(Beginning of PASSAGE TO READ)

It has been decades since Bob Marley’s death, but his music is still played and his face still shows up on tee shirts. From “One Love” and “Jamming” to “Buffalo Soldier” and “Three Little Birds,” you’ve heard his iconic music, but what about his life and career made such an impact? We talk to two Marley experts, James Henke and Vivien Goldman to uncover what made Marley tick and how his message became so prominent.
Guest Information:
- James Henke, rock journalist and author of Marley Legend
- Vivien Goldman, adjunct professor at Rutgers University and author of Exodus: The Making & Meaning of Bob Marley’s Album of the Century
Links for Additional Info:
17-13: Bob Marley: Musical Legend and Voice of the People
Marty Peterson: Even now, 36 years after his death, the music of Bob Marley stays relevant and his impact on the culture continues to be felt. Marley is remembered by many as the man who brought reggae music, with its laid-back, identifiably Jamaican rhythms, to the attention of a worldwide audience. There was much more to the man than his pop success, however, as revealed in two books: “Marley Legend” by rock ‘n roll hall of fame chief curator, James Henke, and “Exodus: The Making and Meaning of Bob Marley and the Wailers’ Album of the Century,” by NYU adjunct professor of punk and reggae music, and personal friend of the artist, Vivien Goldman. Reggae was created in the 60s in Jamaica and was very popular there, but didn’t enjoy the global acceptance of rock or soul. Goldman and Henke say Marley and the Wailers changed all that through a combination of musical excellence and marketing expertise.

(End of PASSAGE TO READ)
(Beginning of RECORDS SUPPLIED)

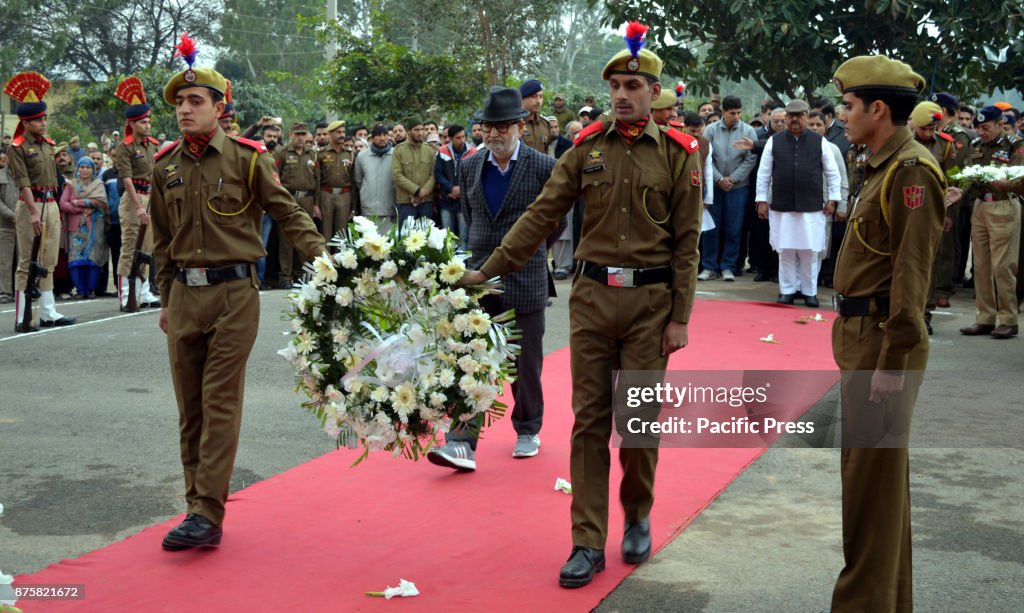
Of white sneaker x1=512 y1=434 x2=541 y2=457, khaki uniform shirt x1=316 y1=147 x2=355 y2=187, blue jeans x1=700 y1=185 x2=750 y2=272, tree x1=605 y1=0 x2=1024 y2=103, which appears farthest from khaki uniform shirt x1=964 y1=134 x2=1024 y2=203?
khaki uniform shirt x1=316 y1=147 x2=355 y2=187

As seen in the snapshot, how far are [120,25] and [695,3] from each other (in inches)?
1283

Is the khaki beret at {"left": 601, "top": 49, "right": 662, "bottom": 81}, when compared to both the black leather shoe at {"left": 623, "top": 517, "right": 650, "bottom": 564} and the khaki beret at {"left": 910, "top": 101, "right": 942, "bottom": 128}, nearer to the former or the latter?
the black leather shoe at {"left": 623, "top": 517, "right": 650, "bottom": 564}

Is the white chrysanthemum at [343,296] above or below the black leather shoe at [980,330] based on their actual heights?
above

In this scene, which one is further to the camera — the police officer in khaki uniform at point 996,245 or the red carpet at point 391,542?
the police officer in khaki uniform at point 996,245

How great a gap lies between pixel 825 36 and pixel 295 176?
8.02m

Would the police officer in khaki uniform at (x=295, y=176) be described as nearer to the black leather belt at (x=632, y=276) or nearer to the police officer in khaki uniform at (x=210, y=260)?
the police officer in khaki uniform at (x=210, y=260)

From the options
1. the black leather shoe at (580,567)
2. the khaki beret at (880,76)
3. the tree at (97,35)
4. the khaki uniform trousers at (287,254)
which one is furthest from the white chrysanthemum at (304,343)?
the tree at (97,35)

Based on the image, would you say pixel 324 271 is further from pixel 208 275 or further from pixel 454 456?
pixel 454 456

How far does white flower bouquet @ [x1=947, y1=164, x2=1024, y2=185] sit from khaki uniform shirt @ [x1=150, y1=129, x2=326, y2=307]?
7173mm

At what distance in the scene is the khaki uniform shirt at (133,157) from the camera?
13.0 metres

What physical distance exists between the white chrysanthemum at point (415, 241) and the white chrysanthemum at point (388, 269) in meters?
0.11

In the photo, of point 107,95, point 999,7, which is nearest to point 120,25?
point 107,95

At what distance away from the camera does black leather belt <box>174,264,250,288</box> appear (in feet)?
18.6

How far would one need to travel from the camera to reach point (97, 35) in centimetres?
4422
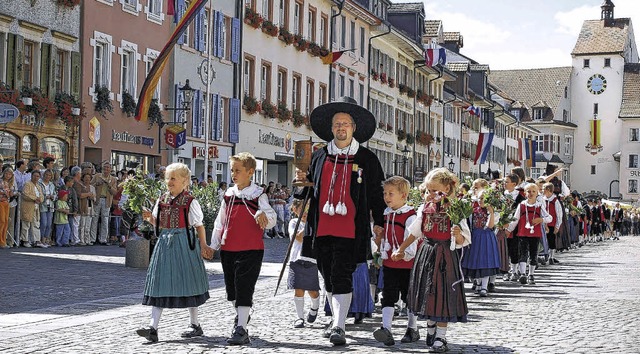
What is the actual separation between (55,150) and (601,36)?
10000cm

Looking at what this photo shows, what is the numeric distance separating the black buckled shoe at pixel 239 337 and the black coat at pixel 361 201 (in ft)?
3.05

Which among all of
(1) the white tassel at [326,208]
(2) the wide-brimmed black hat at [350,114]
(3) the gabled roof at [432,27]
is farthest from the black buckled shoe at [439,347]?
(3) the gabled roof at [432,27]

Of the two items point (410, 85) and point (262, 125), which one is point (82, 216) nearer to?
point (262, 125)

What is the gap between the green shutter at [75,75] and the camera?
101ft

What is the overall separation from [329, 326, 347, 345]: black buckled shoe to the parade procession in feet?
0.07

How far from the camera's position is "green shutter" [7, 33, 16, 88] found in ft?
92.6

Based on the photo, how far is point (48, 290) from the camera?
49.2 feet

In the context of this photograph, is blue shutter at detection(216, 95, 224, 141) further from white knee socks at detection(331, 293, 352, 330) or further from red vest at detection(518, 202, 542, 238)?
white knee socks at detection(331, 293, 352, 330)

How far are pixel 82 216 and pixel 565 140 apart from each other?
341 feet

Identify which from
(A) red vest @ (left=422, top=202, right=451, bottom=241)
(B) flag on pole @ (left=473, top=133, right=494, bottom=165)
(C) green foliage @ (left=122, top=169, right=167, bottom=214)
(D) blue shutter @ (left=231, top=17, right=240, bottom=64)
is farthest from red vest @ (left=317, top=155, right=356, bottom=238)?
(B) flag on pole @ (left=473, top=133, right=494, bottom=165)

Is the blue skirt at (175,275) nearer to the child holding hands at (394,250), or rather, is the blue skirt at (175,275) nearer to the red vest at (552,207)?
the child holding hands at (394,250)

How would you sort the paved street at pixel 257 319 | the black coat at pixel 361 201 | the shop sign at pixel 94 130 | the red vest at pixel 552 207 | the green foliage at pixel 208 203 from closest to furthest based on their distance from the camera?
the paved street at pixel 257 319, the black coat at pixel 361 201, the green foliage at pixel 208 203, the red vest at pixel 552 207, the shop sign at pixel 94 130

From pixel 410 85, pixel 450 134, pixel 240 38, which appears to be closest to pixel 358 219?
pixel 240 38

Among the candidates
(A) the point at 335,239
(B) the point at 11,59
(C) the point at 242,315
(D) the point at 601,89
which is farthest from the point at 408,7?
(C) the point at 242,315
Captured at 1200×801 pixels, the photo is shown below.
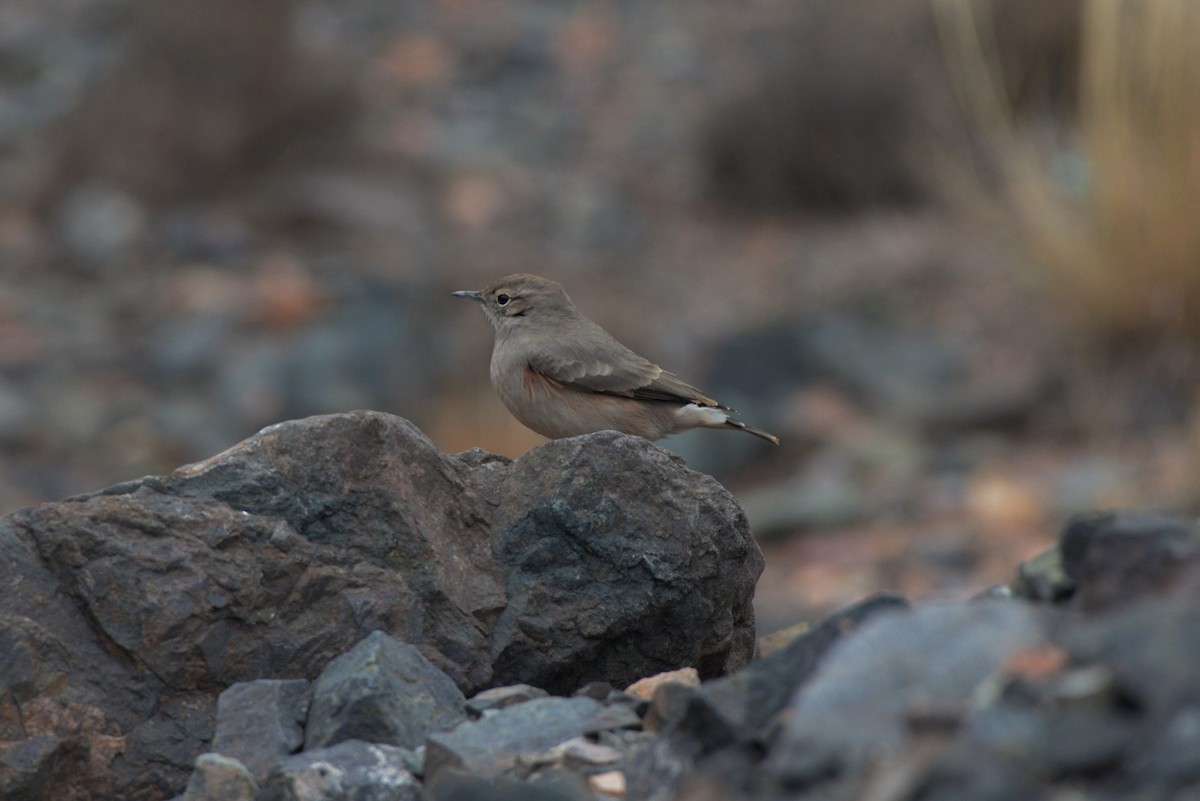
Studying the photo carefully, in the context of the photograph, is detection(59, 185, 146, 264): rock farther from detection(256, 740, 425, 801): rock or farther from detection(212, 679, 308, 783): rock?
detection(256, 740, 425, 801): rock

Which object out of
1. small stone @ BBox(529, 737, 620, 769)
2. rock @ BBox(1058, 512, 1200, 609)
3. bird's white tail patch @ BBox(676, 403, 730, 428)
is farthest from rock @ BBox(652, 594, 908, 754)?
bird's white tail patch @ BBox(676, 403, 730, 428)

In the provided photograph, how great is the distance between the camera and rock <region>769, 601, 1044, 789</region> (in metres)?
3.22

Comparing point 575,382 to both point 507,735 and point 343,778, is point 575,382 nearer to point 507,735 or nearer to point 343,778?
point 507,735

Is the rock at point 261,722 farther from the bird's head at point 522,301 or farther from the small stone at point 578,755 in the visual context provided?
the bird's head at point 522,301

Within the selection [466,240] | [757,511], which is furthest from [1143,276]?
[466,240]

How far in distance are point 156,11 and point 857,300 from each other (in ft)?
32.5

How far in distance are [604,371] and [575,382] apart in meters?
0.16

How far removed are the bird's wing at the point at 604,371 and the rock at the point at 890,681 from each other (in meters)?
3.59

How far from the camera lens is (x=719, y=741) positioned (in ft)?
12.1

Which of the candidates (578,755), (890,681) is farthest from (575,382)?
(890,681)

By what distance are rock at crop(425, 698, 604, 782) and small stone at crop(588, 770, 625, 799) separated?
22cm

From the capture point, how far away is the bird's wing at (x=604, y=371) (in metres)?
6.99

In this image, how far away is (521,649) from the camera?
485 cm

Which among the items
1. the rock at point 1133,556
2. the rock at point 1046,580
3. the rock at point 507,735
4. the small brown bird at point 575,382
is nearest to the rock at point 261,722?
the rock at point 507,735
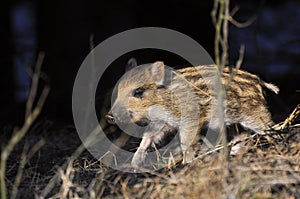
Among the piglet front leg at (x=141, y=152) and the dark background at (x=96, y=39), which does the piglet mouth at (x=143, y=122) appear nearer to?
the piglet front leg at (x=141, y=152)

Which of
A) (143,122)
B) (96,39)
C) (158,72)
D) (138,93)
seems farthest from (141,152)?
(96,39)

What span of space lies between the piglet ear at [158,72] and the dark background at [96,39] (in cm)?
223

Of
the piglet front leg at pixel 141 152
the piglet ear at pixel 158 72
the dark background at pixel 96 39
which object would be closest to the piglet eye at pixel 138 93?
the piglet ear at pixel 158 72

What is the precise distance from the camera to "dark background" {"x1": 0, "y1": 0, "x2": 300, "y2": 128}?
7.49 metres

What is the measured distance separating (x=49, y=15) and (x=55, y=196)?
4.65 meters

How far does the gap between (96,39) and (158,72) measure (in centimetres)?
283

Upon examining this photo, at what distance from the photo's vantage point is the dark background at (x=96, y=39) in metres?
7.49

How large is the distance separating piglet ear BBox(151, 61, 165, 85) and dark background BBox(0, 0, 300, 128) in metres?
2.23

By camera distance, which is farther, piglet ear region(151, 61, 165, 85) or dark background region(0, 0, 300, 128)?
dark background region(0, 0, 300, 128)

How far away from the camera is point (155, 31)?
7836mm

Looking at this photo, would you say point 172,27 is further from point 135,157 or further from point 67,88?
point 135,157

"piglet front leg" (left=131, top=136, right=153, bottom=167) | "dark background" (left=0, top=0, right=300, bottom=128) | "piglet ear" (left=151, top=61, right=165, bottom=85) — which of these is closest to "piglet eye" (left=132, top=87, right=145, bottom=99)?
"piglet ear" (left=151, top=61, right=165, bottom=85)

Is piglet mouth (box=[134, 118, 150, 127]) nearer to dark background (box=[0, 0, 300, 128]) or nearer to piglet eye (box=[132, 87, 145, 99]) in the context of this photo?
piglet eye (box=[132, 87, 145, 99])

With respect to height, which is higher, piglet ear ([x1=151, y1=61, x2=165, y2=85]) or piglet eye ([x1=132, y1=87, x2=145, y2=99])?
piglet ear ([x1=151, y1=61, x2=165, y2=85])
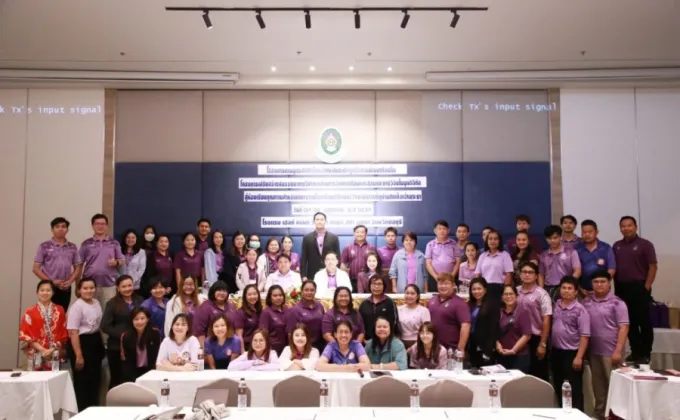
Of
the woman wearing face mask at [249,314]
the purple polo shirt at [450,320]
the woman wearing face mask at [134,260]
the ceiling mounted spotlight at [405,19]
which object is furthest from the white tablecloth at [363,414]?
the ceiling mounted spotlight at [405,19]

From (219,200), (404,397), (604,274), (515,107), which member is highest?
(515,107)

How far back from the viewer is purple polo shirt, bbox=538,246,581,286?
685 cm

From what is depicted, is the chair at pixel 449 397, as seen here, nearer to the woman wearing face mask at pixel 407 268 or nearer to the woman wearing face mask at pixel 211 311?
the woman wearing face mask at pixel 211 311

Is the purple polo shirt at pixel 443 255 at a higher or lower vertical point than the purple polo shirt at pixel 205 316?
higher

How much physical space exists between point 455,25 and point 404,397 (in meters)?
4.50

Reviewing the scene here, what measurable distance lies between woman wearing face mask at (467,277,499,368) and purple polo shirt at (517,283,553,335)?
0.31 m

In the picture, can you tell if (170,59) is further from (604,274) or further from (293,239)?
(604,274)

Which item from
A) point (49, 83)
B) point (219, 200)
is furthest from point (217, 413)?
point (49, 83)

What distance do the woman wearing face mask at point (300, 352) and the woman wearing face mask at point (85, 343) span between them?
2134mm

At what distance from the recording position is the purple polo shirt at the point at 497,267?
22.3 feet

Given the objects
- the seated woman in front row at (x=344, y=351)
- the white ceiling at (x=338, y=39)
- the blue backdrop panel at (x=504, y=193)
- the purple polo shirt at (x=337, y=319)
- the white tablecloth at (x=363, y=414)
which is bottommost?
the white tablecloth at (x=363, y=414)

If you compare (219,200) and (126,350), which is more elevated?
(219,200)

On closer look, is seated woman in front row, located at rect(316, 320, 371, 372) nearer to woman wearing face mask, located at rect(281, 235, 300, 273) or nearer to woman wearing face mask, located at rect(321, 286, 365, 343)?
woman wearing face mask, located at rect(321, 286, 365, 343)

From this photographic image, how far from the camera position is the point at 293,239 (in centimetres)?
906
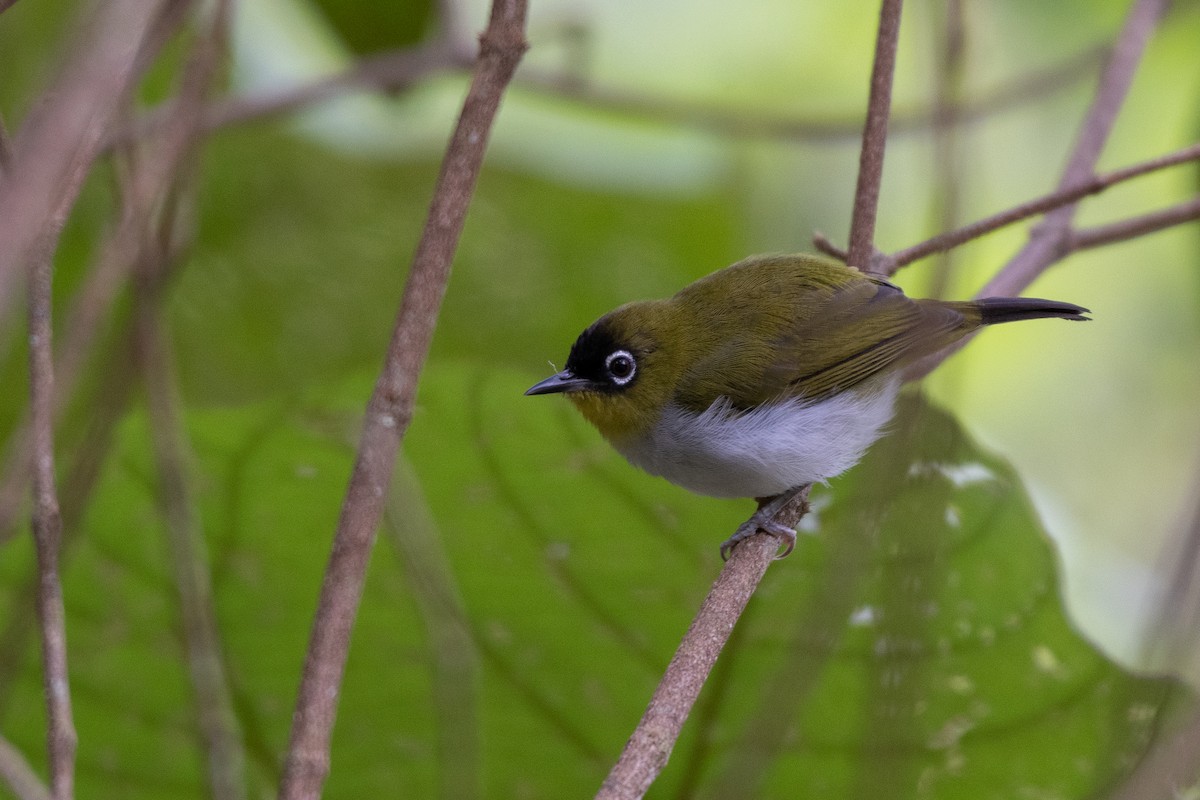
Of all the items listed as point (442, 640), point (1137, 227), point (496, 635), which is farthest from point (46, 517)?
point (1137, 227)

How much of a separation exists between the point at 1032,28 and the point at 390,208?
8.02ft

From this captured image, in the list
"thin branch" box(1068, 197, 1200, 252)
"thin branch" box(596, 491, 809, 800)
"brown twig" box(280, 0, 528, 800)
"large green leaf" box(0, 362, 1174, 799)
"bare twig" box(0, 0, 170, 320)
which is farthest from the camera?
"thin branch" box(1068, 197, 1200, 252)

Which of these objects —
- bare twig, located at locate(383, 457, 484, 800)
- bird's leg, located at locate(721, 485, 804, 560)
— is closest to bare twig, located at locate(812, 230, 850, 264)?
bird's leg, located at locate(721, 485, 804, 560)

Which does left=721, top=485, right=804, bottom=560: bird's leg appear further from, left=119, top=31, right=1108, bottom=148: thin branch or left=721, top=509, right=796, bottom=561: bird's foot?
left=119, top=31, right=1108, bottom=148: thin branch

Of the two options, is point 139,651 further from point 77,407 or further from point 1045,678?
point 1045,678

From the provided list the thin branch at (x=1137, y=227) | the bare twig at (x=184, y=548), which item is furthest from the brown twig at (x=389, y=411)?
the thin branch at (x=1137, y=227)

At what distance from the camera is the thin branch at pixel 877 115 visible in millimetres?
1917

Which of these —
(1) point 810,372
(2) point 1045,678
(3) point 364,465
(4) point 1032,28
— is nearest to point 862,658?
(2) point 1045,678

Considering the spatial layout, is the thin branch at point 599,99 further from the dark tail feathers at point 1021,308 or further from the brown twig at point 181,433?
the brown twig at point 181,433

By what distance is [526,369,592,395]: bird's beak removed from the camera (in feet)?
7.74

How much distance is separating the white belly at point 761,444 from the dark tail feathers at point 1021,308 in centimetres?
38

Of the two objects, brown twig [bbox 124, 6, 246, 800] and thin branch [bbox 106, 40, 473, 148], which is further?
thin branch [bbox 106, 40, 473, 148]

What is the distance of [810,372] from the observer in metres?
2.66

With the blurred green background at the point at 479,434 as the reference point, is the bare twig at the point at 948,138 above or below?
above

(End of RECORDS SUPPLIED)

EXERCISE DIRECTIONS: According to the Bob Marley passage, why did reggae reach listeners beyond Jamaica? Answer in one to three sentences. The listing plays no part in this work.

PROBLEM SOLUTION: Reggae was created in Jamaica in the 1960s and was very popular there, but it did not have the global acceptance of rock or soul. Goldman and Henke say Marley and the Wailers changed that through a combination of musical excellence and marketing expertise.